Все оказалось проще: поэт Николай Глазков действительно существовал. А через некоторое время мой товарищ, поэт Евгений Ильин, познакомил меня с Глазковым. Мою руку как будто бы сжали железные клещи. Это было рукопожатие очень сильного человека.
Бывшим арбатским мальчишкам было о чем поговорить, что вспомнить, кого помянуть. Помянули мы и Веньку Левина.
Незаметно мы с Глазковым подружились. Встречи с ним стали для меня необходимостью.
Что нас сблизило — поэзия, шахматы или страсть к путешествиям? И то, и другое, и третье…
Глазков был интересным собеседником — умным, острым, ироничным. Будь это задушевная беседа или веселое застолье.
Поздравительная телеграмма от Ю. Авербаха, Л. Полугаевского и М. Таля
Николай Иванович по-особенному, очень трогательно относился к шахматам. Как только расставлялись деревянные фигурки, у него на лице появлялось особенное выражение, какое, видимо, бывает у гурманов в предвкушении любимых яств. Он любил и ценил шахматы. Было заметно, что сам процесс игры доставляет ему наслаждение. Глазков с детства мечтал стать сильным шахматистом. Он действительно неплохо играл в шахматы, но не настолько, чтобы его самолюбие было удовлетворено. И он совсем по-детски, очень непосредственно это переживал, что, кстати, нашло отражение и в его стихах.

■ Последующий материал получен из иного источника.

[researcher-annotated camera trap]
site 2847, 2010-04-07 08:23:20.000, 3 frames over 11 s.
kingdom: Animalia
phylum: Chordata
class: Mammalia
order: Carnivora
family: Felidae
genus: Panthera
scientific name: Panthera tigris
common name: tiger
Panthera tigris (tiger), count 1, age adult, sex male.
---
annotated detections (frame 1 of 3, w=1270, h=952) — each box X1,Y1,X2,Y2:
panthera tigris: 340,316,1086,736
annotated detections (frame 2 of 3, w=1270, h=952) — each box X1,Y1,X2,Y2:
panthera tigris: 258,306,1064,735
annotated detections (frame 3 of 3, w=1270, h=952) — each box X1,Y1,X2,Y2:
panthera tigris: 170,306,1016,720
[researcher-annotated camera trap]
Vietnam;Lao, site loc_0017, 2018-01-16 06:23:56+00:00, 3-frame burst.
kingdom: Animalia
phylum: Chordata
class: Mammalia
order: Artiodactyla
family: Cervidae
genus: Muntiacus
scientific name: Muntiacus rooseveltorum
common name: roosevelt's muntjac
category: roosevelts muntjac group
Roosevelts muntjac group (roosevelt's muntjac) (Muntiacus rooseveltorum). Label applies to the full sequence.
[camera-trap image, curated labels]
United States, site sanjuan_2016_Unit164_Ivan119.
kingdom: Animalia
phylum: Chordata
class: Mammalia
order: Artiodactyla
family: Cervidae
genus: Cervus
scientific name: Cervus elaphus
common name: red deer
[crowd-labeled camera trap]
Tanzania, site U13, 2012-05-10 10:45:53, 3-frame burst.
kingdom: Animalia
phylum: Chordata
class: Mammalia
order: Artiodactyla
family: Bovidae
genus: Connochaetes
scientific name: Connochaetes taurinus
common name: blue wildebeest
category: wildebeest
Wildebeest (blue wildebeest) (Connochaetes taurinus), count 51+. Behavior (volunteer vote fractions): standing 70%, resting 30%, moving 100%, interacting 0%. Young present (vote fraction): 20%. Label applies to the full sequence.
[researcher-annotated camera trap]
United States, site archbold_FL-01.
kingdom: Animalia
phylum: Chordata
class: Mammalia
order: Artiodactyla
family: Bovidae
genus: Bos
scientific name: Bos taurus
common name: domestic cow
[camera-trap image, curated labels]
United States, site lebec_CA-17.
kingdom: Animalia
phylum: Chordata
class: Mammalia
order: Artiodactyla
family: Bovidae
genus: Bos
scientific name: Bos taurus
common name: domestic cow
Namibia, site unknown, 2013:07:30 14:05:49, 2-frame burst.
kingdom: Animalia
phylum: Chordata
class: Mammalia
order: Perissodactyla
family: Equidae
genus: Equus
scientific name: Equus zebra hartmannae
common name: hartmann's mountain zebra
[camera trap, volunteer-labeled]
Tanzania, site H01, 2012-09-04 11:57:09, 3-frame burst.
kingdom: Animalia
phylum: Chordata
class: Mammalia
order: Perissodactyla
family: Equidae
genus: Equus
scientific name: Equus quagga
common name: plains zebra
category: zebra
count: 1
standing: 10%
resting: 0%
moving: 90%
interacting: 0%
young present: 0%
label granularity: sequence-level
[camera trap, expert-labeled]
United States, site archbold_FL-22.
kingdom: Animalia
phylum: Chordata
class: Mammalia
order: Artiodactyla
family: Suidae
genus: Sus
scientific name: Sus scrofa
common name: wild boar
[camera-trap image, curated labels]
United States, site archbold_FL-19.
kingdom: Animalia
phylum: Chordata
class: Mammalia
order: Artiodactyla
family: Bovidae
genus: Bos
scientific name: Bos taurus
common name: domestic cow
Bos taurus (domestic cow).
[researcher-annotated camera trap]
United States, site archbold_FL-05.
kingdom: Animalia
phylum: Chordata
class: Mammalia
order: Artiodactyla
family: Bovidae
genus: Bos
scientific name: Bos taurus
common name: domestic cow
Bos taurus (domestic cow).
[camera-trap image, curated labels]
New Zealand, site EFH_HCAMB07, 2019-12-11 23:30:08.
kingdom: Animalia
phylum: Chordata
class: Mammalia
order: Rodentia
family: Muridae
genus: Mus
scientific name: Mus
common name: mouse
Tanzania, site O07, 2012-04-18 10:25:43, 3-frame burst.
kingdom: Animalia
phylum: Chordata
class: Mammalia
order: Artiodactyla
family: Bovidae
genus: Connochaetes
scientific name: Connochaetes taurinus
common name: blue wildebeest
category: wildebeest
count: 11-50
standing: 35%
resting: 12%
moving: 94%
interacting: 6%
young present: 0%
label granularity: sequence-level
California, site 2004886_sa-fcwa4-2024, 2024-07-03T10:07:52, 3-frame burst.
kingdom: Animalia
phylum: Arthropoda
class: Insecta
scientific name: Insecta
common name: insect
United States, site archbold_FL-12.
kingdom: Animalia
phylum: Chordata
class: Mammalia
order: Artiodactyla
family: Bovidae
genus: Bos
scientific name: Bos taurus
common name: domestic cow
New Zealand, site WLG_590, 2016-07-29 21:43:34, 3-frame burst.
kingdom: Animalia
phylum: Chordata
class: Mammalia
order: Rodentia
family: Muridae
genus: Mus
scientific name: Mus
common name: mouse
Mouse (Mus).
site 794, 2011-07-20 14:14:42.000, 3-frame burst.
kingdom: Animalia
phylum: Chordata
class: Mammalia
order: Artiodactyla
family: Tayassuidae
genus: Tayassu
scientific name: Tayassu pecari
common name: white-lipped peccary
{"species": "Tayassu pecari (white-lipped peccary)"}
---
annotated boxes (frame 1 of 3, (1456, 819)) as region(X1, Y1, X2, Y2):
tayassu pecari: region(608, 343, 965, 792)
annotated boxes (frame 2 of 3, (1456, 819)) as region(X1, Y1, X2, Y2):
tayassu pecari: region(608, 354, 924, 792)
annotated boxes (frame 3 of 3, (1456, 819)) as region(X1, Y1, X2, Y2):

Отвергнутый Каиссою, бедняга,
Не смог достичь я шахматных высот…
— Коля, — однажды сказал я в шутку, — какой же ты поэт, если у тебя нет стихов, посвященных собаке.
— Меня в детстве сильно покусала собака, — серьезно ответил он. — И я не могу их воспевать.
Однако для одной собаки — для моего черного пуделя — он сделал исключение.
Произошло это так: как-то, придя ко мне домой, Глазков увидел, что я сижу за шахматами, а на коленях у меня пудель, который внимательно наблюдал за тем, как я передвигаю фигуры на доске. Это, видимо, произвело на него впечатление.